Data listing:
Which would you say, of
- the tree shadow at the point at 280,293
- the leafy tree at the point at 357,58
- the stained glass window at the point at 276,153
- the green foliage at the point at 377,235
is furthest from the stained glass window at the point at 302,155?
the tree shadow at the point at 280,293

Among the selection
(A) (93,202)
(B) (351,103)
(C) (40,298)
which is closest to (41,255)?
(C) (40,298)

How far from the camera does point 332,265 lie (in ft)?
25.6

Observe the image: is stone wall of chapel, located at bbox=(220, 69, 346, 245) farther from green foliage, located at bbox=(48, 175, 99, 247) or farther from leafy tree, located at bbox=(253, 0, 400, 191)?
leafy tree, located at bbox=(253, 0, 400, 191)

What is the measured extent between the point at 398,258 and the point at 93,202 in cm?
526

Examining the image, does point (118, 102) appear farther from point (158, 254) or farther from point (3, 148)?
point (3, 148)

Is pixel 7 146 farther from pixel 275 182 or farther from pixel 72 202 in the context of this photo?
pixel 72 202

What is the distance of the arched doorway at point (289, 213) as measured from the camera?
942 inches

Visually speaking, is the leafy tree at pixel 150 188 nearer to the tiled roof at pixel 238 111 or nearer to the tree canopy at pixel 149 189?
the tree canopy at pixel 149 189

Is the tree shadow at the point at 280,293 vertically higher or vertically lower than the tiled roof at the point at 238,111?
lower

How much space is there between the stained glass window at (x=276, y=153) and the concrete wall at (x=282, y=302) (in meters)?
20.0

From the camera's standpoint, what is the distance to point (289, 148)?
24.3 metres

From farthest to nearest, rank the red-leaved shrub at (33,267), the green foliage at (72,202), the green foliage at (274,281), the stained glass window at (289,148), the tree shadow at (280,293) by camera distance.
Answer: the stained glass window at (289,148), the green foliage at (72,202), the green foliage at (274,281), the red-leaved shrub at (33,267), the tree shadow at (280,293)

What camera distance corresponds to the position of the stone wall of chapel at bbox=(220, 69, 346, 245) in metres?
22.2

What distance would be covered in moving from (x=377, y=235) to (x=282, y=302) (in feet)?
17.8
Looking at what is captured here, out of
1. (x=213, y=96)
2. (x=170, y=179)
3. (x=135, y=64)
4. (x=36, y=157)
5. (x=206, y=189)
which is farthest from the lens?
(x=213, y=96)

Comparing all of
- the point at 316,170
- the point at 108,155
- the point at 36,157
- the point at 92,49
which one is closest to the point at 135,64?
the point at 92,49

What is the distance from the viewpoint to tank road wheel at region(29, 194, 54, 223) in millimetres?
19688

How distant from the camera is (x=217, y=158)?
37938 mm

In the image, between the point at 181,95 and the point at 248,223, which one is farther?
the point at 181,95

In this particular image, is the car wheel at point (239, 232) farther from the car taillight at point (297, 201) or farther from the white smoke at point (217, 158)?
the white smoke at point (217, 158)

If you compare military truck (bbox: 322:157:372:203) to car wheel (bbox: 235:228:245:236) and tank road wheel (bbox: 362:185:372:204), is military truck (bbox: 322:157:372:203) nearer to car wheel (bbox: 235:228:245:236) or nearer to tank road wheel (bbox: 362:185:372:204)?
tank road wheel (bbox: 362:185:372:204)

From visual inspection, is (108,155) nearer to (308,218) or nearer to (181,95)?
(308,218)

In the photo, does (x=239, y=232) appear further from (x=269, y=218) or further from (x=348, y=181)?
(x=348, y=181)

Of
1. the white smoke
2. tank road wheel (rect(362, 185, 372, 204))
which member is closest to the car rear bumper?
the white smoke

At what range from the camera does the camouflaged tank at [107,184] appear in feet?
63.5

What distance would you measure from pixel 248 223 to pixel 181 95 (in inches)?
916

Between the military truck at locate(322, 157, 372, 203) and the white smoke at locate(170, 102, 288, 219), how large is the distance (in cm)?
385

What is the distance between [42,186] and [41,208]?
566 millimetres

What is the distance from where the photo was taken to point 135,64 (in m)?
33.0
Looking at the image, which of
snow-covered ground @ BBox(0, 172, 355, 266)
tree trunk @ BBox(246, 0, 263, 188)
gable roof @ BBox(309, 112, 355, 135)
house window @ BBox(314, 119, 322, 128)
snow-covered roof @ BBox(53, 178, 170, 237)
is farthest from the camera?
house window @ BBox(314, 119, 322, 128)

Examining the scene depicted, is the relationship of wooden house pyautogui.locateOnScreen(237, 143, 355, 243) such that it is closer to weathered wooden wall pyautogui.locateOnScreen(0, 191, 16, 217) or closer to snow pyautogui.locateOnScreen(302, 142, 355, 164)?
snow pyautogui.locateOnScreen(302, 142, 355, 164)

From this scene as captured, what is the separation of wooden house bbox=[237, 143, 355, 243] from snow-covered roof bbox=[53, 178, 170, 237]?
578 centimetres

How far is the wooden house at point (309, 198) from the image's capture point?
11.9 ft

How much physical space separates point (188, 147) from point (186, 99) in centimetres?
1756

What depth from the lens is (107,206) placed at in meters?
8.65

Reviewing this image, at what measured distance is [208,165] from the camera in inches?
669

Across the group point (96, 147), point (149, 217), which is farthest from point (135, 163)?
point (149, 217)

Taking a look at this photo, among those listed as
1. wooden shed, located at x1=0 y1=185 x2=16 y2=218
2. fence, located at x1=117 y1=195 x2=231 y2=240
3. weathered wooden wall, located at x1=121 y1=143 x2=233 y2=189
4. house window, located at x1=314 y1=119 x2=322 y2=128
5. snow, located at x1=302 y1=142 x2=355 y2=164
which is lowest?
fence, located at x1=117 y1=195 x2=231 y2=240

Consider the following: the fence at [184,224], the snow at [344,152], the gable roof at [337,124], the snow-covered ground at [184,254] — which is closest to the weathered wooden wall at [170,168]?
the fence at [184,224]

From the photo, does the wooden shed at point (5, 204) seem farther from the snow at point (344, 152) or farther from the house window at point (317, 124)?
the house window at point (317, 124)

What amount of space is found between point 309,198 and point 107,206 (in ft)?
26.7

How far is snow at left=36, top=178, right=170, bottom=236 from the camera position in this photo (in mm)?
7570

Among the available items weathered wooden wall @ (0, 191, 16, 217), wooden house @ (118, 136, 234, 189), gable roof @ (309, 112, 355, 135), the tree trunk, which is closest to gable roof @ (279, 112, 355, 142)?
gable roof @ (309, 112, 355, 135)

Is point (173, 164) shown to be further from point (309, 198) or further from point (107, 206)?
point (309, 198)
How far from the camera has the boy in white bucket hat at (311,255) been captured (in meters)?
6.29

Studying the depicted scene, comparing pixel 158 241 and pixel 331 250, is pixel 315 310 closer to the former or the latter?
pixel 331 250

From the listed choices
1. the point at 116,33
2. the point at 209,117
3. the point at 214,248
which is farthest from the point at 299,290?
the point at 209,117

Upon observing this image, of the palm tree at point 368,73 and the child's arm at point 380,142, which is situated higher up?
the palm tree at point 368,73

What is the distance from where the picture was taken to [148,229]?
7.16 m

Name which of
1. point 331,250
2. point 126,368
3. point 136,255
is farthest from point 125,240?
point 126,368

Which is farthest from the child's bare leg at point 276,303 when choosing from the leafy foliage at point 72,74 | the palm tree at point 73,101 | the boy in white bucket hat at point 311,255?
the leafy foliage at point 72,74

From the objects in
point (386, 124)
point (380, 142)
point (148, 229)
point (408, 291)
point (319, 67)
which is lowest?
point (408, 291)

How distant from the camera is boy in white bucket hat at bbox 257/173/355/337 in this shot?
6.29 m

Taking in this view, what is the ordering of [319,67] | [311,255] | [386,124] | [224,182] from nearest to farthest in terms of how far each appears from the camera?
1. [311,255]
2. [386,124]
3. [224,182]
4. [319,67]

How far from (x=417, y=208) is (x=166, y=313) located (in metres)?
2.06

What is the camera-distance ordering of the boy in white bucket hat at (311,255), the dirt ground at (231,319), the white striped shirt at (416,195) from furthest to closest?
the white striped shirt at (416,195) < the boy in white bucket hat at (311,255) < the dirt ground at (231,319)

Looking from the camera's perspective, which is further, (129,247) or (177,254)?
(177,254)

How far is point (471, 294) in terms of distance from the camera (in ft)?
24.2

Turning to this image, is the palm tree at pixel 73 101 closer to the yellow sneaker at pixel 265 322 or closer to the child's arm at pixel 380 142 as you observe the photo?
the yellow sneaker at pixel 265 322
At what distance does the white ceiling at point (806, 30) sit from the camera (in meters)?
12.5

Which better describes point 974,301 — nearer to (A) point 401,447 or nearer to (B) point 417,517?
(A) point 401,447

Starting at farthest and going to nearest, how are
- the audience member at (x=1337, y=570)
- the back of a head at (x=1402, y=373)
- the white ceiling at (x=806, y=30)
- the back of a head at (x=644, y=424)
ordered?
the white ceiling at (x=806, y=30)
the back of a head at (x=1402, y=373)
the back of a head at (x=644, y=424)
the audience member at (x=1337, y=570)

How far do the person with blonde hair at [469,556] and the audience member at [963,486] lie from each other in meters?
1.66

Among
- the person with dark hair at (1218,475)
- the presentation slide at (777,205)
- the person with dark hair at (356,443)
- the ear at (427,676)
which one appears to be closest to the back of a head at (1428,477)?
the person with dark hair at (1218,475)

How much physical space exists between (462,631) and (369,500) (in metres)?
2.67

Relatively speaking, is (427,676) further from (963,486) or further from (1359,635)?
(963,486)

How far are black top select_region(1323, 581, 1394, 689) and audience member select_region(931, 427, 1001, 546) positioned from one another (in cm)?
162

* YOUR INSTRUCTIONS
Produce an exact copy of the lines from the one containing "How much physical space exists" through the last line, and of nothing else.

* SOLUTION
How much physical space exists between (462,631) and (369,500) (in metres)?
2.67

Relatively speaking, is (427,676) further from (963,486) or further from (1359,635)?
(963,486)

How far are black top select_region(1323, 581, 1394, 689) and audience member select_region(931, 427, 1001, 546) positioned from one another (in cm)?
162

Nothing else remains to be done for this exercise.